[Source data]
────────────────
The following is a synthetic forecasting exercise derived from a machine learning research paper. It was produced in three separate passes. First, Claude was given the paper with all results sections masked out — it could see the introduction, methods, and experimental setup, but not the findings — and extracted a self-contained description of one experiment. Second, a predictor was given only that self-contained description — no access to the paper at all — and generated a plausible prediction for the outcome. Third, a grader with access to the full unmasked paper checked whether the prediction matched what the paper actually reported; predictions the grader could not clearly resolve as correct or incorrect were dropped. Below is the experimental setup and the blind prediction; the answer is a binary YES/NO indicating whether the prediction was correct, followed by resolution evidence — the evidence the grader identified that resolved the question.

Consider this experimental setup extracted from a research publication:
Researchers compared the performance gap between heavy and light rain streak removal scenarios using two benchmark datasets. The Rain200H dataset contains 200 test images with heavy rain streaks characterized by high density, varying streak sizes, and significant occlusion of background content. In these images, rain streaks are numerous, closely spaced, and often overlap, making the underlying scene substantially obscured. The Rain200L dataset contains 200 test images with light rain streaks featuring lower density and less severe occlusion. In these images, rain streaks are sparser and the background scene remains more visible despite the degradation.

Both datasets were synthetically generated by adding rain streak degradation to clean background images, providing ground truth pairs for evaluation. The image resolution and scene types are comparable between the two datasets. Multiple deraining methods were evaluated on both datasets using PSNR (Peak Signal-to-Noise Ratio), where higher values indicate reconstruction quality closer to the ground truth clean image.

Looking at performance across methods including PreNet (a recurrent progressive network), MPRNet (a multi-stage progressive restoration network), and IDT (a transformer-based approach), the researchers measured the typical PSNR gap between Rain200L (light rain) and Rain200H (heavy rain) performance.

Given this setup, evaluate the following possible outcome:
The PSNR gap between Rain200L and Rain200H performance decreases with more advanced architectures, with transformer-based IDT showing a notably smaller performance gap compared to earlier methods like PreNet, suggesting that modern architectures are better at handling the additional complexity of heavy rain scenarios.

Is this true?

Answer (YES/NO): NO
────────────────
▸ **Work instruction**
This exercise calls for the lines from the one holding "Looking at performance" through the end of the entries, transcribed exactly and with nothing more.

▸ **Answer box**
Looking at performance across methods including PreNet (a recurrent progressive network), MPRNet (a multi-stage progressive restoration network), and IDT (a transformer-based approach), the researchers measured the typical PSNR gap between Rain200L (light rain) and Rain200H (heavy rain) performance.

Given this setup, evaluate the following possible outcome:
The PSNR gap between Rain200L and Rain200H performance decreases with more advanced architectures, with transformer-based IDT showing a notably smaller performance gap compared to earlier methods like PreNet, suggesting that modern architectures are better at handling the additional complexity of heavy rain scenarios.

Is this true?

Answer (YES/NO): NO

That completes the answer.